- Exercise
Take the entries below and print, exactly, the stretch from the line containing "AVALANCHE CONDITIONS SCORE" through the line containing "TERRAIN CHARACTERISTICS SCORE", both included.

- Material for this task
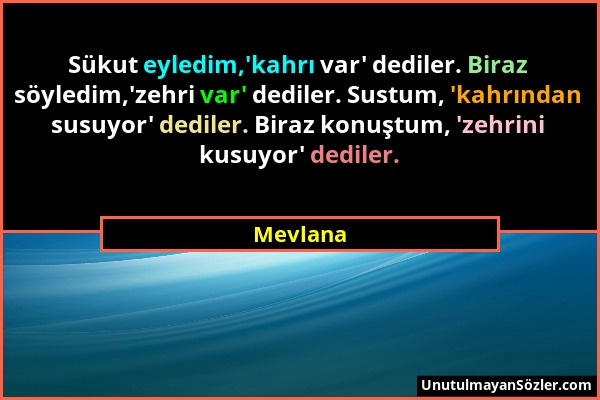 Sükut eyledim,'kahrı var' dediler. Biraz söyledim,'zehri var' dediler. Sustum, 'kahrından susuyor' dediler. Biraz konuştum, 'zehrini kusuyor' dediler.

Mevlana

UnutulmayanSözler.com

==

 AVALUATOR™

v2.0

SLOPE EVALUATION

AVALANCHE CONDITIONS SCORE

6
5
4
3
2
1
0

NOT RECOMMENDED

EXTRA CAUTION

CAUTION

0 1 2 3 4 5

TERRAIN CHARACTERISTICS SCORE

- Written answer
AVALANCHE CONDITIONS SCORE

6
5
4
3
2
1
0

NOT RECOMMENDED

EXTRA CAUTION

CAUTION

0 1 2 3 4 5

TERRAIN CHARACTERISTICS SCORE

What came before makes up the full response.